Entre os principais indiciados está o ex-presidente do INSS, Alessandro Stefanutto, apontado pela Polícia Federal como um dos responsáveis por permitir que o esquema continuasse operando durante sua gestão. Também foi indiciado o ex-procurador-geral do INSS, Vinícius de Oliveira Filho (também citado em alguns registros como Virgílio Antônio Ribeiro de Oliveira Filho), além do lobista Antônio Carlos Camilo Antunes, conhecido nacionalmente como "Careca do INSS", apontado pelos investigadores como um dos operadores centrais da organização criminosa.
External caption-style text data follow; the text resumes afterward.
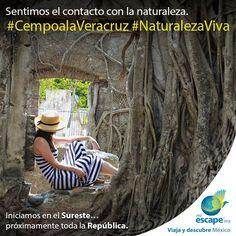 Siente el cariño de la gente de Cempoala y enamora a tu ojos con la belleza de su arqueología. ¡Y de ahí escápate a La Antigua! #Veracruz #Cempoala #México #Viajes #Turismo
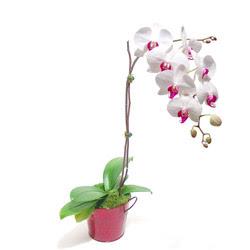 Tokat 14 şubat sevgililer günü çiçek  Saksida orkide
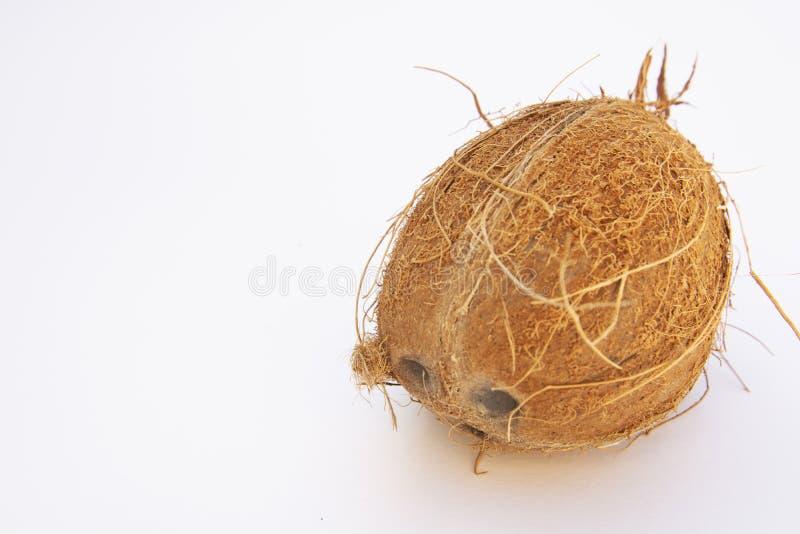被隔绝的整个椰子,鸡尾酒的,白色背景异乎寻常的果子 库存图片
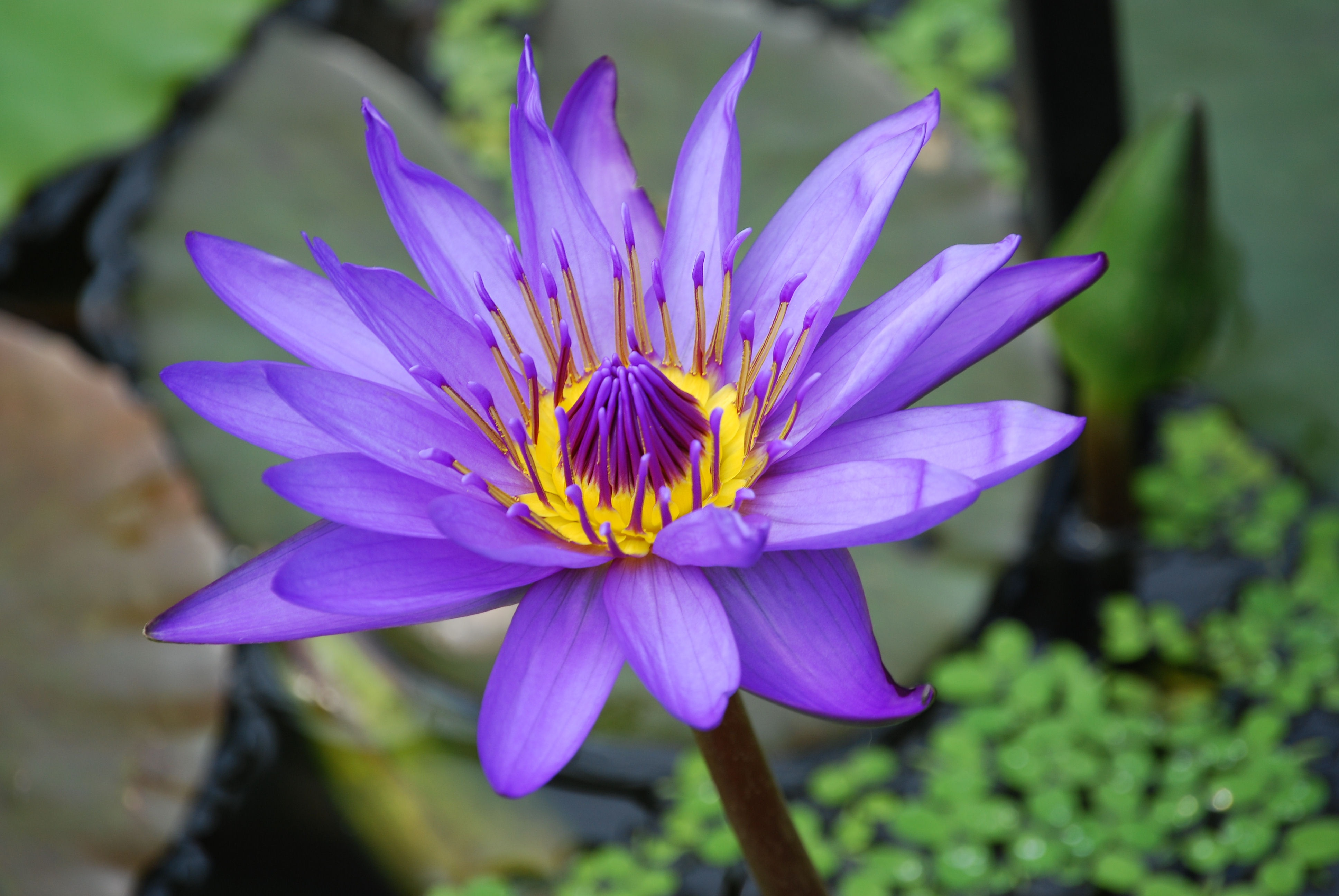 purple and yellow lotus flower free stock photo. Black Bedroom Furniture Sets. Home Design Ideas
Outro nome de destaque é Carlos Roberto Ferreira Lopes, presidente da Confederação Nacional dos Agricultores Familiares e Empreendedores Familiares Rurais (Conafer), entidade investigada por suposta participação no esquema.
Segundo a Polícia Federal, além desses quatro principais nomes, outras 44 pessoas — entre dirigentes de entidades associativas, empresários, operadores financeiros, intermediários e ex-servidores públicos — também foram indiciadas. Entretanto, até o momento, a relação completa dos 48 investigados não foi divulgada oficialmente pela Polícia Federal nem pelo Supremo Tribunal Federal, já que o processo segue sob sigilo parcial.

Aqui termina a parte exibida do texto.